Manuel Betancourt of The A.V. Club gave the episode a "B" and wrote, "We're four episodes into Ted Lassos third and final season, and you may have noticed that our titular mustachioed leading man has been mostly playing on the sidelines. This has given us plenty of time to venture into the lives of the very funny ensemble that surrounds good ol' Ted. But it was only a matter of time until he came into clearer focus. And what better occasion for that to happen than the big West Ham vs. Richmond game we’ve all been breathlessly anticipating?"

Keith Phipps of Vulture gave the episode a 4 star rating out of 5 and wrote, "The question at the heart of 'Big Week,' the fourth episode of Ted Lassos third season: Is Ted a mess? Ted wants to know." Paul Dailly of TV Fanatic gave the episode a 4 star rating out of 5 and wrote, "'Big Week' was another solid episode of this Apple TV+ dramedy."

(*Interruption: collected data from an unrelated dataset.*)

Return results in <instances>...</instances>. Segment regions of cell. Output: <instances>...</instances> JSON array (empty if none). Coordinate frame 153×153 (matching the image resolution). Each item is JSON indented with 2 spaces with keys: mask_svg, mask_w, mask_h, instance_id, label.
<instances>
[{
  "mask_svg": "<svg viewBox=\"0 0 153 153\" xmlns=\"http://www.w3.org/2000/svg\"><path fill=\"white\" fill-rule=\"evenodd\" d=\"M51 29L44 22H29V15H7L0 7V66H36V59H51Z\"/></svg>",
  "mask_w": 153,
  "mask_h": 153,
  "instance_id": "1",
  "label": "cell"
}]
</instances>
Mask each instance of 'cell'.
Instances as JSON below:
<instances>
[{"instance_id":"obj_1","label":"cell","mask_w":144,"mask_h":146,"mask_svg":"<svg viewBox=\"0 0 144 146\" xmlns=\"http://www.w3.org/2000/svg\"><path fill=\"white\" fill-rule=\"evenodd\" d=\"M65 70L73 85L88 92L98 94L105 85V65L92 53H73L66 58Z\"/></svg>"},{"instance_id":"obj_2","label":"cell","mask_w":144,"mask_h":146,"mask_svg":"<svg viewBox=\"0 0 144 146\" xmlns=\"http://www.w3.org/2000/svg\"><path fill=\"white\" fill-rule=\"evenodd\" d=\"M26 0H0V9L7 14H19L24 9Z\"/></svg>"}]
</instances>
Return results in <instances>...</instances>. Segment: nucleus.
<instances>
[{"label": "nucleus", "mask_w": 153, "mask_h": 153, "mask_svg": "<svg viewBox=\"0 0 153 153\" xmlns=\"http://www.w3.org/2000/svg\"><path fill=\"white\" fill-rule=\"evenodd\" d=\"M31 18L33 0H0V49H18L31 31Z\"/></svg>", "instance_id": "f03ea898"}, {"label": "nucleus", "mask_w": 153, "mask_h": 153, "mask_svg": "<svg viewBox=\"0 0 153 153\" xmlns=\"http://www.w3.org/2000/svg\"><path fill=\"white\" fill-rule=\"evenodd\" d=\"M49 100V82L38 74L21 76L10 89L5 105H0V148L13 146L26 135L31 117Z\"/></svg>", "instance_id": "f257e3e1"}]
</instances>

Lacy Baugher of Telltale TV gave the episode a 3.5 star rating out of 5 and wrote, "AFC Richmond and West Ham face off for the first time in Ted Lasso Season 3 Episode 4, 'Big Week,' and it goes about as well as any of us might have expected. Of course, anyone who's ever watched a sports movie before likely knew going into this episode that Richmond was going to lose this game, if only because it will make the Greyhounds' inevitable triumph over the Hammers in the season finale taste all the sweeter. But, at least Ted Lasso figures out an unexpected way to bring about the team's loss." Christopher Orr of The New York Times wrote, "As noted earlier, the fact that this season opened with Ted's face suggests that it will be largely Ted's story. But what will that story be? After his conversation with Sassy, it seems unlikely that his life path lies in that direction." Tim Stevens of The Spool wrote, "Director Destiny Ekaragha and writer Brett Goldstein are here to welcome us all to what we've been looking forward to since Nate first ripped that Believe sign: Richmond v. West Ham, Round One. Or, to put a fine point on it, Lasso v. Shelley, Round One. And without patting myself on the back too hard, it pretty much went down as I predicted last season."